The current report is available here.

It noted that one billion people lack adequate access to cooling for health services, food storage, and general physical well-being, and that this number is likely to grow.

Citing rising temperatures, the report argues that “a lack of access to cooling, particularly for those working outdoors, poses a significant challenge for economic development,” according to the report.

By 2030, the global economy may “suffer lost productivity worth US$2.4 trillion annually due to heat stress, the equivalent of 80 million full-time jobs.” 

However, the impact will not be evenly distributed among countries or industrial sectors, the report noted.

There will be gross domestic product (GDP) loss “across the agriculture, mining and quarrying, manufacturing, and construction sectors” which would “disproportionately affect low- and low-middle income countries.”

Taking a projection from the Intergovernmental Panel on Climate Change, it demonstrated the potential impact of heat stress on these vulnerable sectors and countries.

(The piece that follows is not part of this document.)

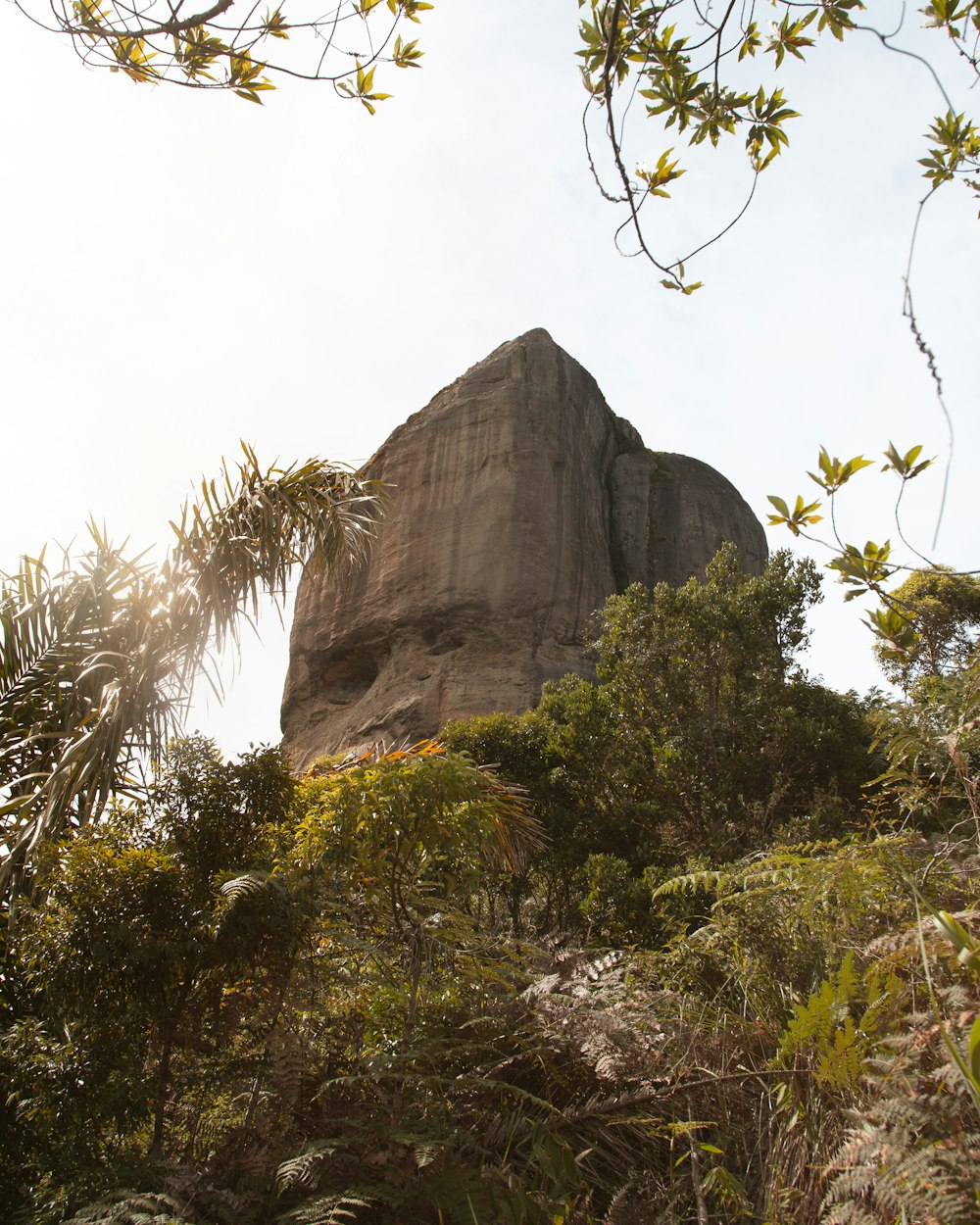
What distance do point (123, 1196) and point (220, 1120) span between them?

Under current projected CO2e emissions globally, lack of cooling results in an estimated annual economic loss of US$630 billion in low- and middle-income countries by 2030, including US$517.5 billion in nine “critical countries,” such as India and Nigeria.

“Per capita GDP losses will be felt across entire economies, but job losses will affect vulnerable groups most intensely,” the report said.

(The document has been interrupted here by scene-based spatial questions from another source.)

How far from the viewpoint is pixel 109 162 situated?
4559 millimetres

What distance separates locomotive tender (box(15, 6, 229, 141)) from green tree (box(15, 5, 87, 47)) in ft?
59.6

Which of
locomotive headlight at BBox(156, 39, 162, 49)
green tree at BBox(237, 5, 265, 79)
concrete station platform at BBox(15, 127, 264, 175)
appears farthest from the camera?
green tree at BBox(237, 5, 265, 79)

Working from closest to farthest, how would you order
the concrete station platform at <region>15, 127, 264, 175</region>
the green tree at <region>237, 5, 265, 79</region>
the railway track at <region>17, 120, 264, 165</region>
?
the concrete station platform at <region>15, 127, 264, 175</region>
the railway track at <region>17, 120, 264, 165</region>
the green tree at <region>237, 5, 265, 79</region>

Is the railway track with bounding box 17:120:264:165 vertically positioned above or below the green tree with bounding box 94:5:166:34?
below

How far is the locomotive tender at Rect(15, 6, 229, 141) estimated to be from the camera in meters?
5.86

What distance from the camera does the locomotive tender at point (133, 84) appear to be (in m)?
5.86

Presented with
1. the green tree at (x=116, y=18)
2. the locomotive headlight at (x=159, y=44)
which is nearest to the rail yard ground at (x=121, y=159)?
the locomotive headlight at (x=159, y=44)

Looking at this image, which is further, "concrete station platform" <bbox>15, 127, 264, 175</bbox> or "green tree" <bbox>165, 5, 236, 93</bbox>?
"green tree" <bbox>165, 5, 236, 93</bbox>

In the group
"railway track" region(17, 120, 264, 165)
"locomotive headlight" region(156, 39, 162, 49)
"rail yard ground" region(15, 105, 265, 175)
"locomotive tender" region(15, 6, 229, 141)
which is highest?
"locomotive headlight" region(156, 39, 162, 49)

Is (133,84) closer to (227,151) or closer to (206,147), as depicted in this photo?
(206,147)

“Of the 80 million job losses due to productivity declines associated with heat stress by 2030, 73.7 million jobs will be lost in countries considered to be high impact for access to cooling.”

Impact on agriculture

Lack of cooling is especially problematic in the agriculture sector of low and low-middle income countries, due its relative size.

In agriculture, “working-hour losses are projected to increase over time in each country, with varying impacts on agricultural labor productivity,” the report noted.

“The estimated annual economic loss in the agriculture sector resulting from productivity losses associated with heat stress is currently US$301 billion.”

The report singled out the need for cooling in Nigeria. It noted 66.5% of Nigeria’s GDP comes from the agriculture sector, which already has an estimated 3.36% loss of productivity due to heat stress. Without intervention, an estimated 9.79% of working hours in Nigeria will be lost to heat stress by 2030, according to the report.